The medical treatment period here refers to the time limit for the employee to stop working and take a rest due to illness or non-work-related injury and not to terminate the labor contract. If a worker needs to stop working for medical treatment and rest due to illness or non-work-related injury, he/she will be given a medical treatment period of three months to twenty-four months according to his/her actual working years and working years in this unit: 1. If the actual working years are less than ten years, those who have worked in this unit for less than five years will be three months, and those who have worked in this unit for more than five years will be six months. 2. If the actual working experience is more than ten years, six months for those who have worked in this unit for less than five years, nine months for those who have worked for more than five years and less than ten years, and twelve months for those who have worked for more than ten years and less than fifteen years; Eighteen months for fifteen years and twenty years; Twenty years or more is twenty-four months. (See Provisions on Medical Treatment Period for Employees of Enterprises Suffering from Illness or Non-work-related Injury)

According to the provisions of this article, after the medical treatment period expires, the employer may terminate the contract if the employee is unable to engage in the original job and the other jobs arranged by the employer.

(2) The laborer is not competent for the job, even after training or job adjustment.

The term "incompetent for the job" here refers to the inability to complete the tasks agreed in the labor contract as required or the workload of people of the same type and position.
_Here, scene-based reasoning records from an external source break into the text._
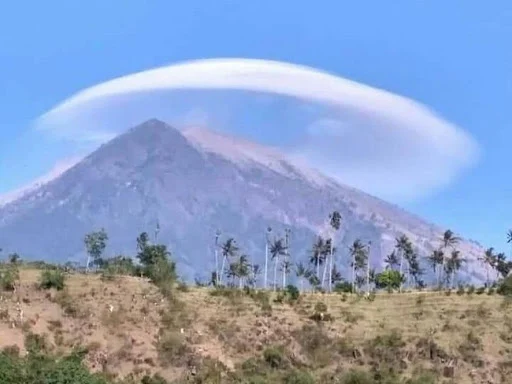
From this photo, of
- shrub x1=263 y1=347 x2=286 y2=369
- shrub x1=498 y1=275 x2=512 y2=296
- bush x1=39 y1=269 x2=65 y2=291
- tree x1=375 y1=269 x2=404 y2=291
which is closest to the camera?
shrub x1=263 y1=347 x2=286 y2=369

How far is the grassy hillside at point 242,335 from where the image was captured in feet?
263

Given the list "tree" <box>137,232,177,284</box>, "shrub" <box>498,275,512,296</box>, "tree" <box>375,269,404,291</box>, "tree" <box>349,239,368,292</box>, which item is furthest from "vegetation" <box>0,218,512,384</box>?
"tree" <box>349,239,368,292</box>

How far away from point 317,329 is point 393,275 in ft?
199

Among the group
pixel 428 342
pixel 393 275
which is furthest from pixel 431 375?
pixel 393 275

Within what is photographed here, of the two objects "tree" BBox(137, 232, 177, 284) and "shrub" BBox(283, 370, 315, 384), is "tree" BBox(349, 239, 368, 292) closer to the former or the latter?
"tree" BBox(137, 232, 177, 284)

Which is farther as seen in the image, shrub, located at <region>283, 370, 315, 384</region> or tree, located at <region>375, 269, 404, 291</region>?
tree, located at <region>375, 269, 404, 291</region>

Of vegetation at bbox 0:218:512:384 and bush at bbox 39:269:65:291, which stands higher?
bush at bbox 39:269:65:291

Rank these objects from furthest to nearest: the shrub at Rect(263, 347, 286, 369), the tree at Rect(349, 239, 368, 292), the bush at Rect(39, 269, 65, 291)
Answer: the tree at Rect(349, 239, 368, 292)
the bush at Rect(39, 269, 65, 291)
the shrub at Rect(263, 347, 286, 369)

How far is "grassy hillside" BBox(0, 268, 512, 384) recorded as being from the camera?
80.3 m

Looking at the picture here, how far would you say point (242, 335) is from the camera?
3462 inches

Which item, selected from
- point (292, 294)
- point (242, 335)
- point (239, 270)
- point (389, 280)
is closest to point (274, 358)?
point (242, 335)

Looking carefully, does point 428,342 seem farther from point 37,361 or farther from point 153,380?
point 37,361

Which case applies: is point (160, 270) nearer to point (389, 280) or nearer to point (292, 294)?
point (292, 294)

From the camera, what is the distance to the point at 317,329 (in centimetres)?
8962
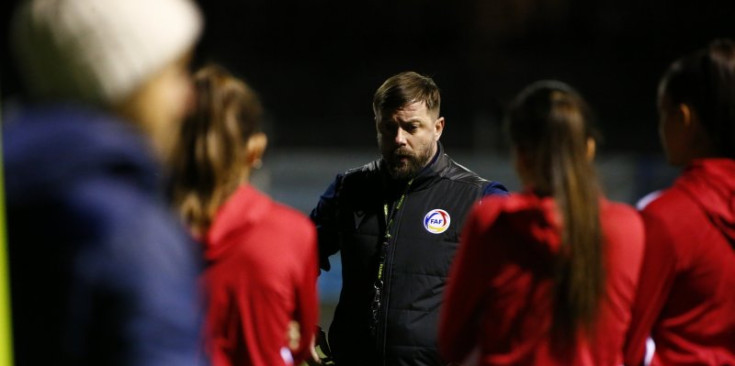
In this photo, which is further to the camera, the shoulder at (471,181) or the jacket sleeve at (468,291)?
the shoulder at (471,181)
After the expiration of the probation period, the employee is not competent for the work agreed in the labor contract, and the employer should train him or adjust his post. If the employee is still not competent for the original agreed work after a certain period of training, or is not competent for the rearranged work, it means that the employee lacks the labor ability to perform the labor contract. At present, there is no uniform standard in law, and we can only draw rules from individual cases. In practice, two kinds of situations can not be established: 1. The conclusion of a single leader to a single subordinate; 2. The final elimination system is adopted to determine incompetence. Generally, the principles of openness, fairness and impartiality should be adopted to determine whether the employee is qualified for the job. Employees have the right to review, and the standards should not be unified for the same group from person to person. 36-degree assessment method is usually adopted, and the comprehensive evaluation of superiors, subordinates and customers is generally considered fair.

what needs to be reminded to the employer is that the employer is in management.